* 1er septembre 2021 – Fallait-il vraiment rentrer de vacances ?

Son blog sous la patte, l’Ours rentre d’estivage… en faisant la gueule. Quitter le miel sauvage et les vols de papillons pour retrouver le monde en si lamentable état, cela valait il le coup ? On ne parviendra qu’à épouvanter les lecteurs en leur récapitulant les récents chaos de l’actualité mondiale. C’est un vrai problème quand on voudrait les motiver à s’immerger dans l’international comme on l’est dans les affaires du pays ou dans les histoires du café du coin. Tout est sociétal sous le ciel et rien ne devrait échapper au discernement du villageois-citoyen.

D’instinct, on sélectionnera trois fronts majeurs dans le maelström de tracas qui perturbent Gaïa, notre Terre : la (ou les) pandémie(s) ; l’accélération du chaos climatique et la géopolitique ‘’guerre ou paix’’ en pleine désagrégation. On aura aussi recensé une vingtaine d’autres problèmes très embêtants, mais, que voulez-vous, il nous faut faire un tri, sinon les brèves seront plus fournies que la bible (sans allusion aux dix plaies de l’Egypte). Les relations inter-sociétales représentant le fonds de commerce de ce blog, on va s’y consacrer et voir dans les prochains jours, par exemple, à quoi pourrait ressembler un monde où l’Occident, chassé d’Afghanistan et frustré dans ses illusions de puissance et de sa capacité à gérer la donne globale se voit supplanté par des potentats régionaux.

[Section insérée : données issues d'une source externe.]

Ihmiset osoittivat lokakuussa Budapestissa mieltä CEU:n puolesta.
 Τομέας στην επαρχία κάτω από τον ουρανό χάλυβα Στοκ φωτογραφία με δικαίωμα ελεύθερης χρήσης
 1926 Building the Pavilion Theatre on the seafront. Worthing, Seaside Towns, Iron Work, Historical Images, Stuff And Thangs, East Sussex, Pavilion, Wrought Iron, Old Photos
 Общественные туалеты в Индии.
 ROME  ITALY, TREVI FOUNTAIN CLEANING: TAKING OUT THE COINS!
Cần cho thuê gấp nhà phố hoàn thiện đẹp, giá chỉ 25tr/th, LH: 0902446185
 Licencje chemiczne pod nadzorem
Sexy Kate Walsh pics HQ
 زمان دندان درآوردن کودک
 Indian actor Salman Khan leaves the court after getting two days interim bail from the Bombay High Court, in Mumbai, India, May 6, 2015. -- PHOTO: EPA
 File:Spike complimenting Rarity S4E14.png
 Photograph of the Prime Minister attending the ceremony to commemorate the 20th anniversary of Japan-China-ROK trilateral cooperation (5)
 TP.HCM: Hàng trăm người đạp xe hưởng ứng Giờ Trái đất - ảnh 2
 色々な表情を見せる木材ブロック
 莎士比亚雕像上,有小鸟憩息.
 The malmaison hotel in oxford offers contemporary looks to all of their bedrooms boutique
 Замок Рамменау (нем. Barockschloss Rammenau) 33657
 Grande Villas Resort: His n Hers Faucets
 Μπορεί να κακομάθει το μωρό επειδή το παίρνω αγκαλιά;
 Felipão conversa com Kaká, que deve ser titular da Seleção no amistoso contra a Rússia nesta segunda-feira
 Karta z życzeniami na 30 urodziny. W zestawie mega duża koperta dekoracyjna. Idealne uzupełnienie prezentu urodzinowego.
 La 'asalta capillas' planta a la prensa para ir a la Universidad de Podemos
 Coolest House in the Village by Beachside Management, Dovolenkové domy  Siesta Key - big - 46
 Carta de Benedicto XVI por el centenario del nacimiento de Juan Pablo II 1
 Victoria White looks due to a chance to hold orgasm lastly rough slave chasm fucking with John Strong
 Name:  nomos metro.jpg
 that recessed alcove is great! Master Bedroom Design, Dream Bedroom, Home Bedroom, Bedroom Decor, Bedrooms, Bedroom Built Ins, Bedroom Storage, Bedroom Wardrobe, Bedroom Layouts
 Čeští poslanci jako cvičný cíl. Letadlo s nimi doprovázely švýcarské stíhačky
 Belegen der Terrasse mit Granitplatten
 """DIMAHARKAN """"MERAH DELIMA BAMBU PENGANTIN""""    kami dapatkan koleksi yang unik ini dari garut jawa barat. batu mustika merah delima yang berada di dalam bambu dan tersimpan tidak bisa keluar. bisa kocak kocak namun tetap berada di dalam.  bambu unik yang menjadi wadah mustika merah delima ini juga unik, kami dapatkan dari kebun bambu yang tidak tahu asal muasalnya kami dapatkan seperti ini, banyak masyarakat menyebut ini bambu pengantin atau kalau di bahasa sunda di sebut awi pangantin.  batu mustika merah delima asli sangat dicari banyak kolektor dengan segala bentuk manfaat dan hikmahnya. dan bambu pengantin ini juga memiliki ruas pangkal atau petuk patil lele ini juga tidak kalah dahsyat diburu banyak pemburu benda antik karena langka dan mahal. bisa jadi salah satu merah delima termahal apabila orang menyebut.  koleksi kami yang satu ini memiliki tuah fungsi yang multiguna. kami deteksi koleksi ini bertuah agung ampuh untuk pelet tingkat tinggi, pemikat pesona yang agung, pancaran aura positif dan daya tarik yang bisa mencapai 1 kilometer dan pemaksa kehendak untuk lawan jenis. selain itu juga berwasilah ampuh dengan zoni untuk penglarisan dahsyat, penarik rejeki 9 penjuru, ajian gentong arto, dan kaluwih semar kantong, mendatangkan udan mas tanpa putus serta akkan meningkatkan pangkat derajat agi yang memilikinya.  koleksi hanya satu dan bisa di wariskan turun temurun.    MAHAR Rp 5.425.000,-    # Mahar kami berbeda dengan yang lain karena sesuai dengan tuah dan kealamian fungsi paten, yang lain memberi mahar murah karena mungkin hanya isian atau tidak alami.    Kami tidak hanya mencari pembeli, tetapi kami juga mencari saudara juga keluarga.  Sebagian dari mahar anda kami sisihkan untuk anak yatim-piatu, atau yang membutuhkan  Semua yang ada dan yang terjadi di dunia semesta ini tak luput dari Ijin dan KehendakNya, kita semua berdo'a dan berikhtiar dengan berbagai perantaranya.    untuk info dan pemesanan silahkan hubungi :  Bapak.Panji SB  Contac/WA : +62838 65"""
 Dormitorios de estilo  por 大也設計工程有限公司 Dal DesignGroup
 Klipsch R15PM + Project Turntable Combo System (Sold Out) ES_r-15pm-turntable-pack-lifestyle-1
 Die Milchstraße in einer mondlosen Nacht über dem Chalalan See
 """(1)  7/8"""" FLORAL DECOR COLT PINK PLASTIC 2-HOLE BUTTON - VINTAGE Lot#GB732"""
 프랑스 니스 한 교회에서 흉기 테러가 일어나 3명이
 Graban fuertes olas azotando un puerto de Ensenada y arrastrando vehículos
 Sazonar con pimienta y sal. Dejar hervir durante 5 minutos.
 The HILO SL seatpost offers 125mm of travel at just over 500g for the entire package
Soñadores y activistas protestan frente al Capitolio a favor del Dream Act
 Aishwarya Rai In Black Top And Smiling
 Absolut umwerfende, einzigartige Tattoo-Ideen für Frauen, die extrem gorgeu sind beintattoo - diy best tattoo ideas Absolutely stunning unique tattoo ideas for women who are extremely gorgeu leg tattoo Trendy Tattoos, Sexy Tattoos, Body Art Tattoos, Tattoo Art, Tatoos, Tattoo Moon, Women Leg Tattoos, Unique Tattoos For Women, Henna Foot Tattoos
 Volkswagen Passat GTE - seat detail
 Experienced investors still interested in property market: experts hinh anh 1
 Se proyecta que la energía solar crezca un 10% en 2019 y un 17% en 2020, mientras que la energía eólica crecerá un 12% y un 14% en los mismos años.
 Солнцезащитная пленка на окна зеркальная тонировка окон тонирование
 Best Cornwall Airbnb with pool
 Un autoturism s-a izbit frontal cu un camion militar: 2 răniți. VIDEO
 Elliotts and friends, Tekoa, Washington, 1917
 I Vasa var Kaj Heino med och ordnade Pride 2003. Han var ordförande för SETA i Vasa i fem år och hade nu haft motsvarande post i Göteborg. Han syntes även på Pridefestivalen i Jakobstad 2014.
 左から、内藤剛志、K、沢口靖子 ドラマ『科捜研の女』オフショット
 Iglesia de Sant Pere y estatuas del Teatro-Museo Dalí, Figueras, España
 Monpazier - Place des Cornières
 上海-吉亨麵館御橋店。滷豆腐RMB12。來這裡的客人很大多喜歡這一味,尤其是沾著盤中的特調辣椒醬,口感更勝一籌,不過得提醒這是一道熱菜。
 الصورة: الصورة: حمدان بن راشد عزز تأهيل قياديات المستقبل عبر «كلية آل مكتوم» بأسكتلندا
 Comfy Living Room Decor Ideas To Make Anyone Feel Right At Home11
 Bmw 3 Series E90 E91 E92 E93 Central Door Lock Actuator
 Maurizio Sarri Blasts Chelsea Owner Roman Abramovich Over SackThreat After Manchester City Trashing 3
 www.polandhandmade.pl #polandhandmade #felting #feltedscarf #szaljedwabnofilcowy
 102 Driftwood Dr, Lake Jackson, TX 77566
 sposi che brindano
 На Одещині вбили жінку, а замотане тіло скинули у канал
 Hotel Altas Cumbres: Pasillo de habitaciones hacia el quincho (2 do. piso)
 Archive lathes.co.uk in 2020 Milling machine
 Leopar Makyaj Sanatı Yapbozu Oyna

Le désordre mondial et la montée des confrontations – une question primordiale en soi – constituent aussi l’amont des luttes planétaires contre le virus de la Covid et contre le dérèglement climatique. En gros, on n‘arrivera pas à stopper, avant le gouffre, la mécanique des effondrements en chaîne (partiellement surmontés) si on ne commence pas par rétablir la paix dans une trentaine de conflits et dans cette nouvelle guerre froide qui menace la stabilité du monde. On pourrait ajouter que sans un minimum d’entente entre les peuples et leurs gouvernants (oserait-on encore parler de ‘’démocratie’’ ?), sans un minimum de vivre-ensemble entre groupes humains majoritaires et les minorités (peut-on reconstruire des nations plurielles ?), sans un minimum de référence librement consentie au droit et à la justice (combien d’états de droit sur la planète ?), sans un minimum d’équité entre les groupes sociaux (comment ignorer cette source première des tensions ?),… et bien, on ne s’attèlera même pas à la question de la paix, très mal au combat contre la pandémie et pas du tout à prévenir la catastrophe climatique qui se profile, de plus en plus visible et de plus en plus proche. Il faudra donc raisonner en enchainements vertueux successifs et interdépendants et ne pas s’obséder d’une grande cause, unique et solitaire. C’est le chemin inverse de celui exploré par certains (pas tous) ‘’collapsologues’’ qui voudraient prouver, par raisonnement simplet, que tout est déjà foutu, même l’Homme.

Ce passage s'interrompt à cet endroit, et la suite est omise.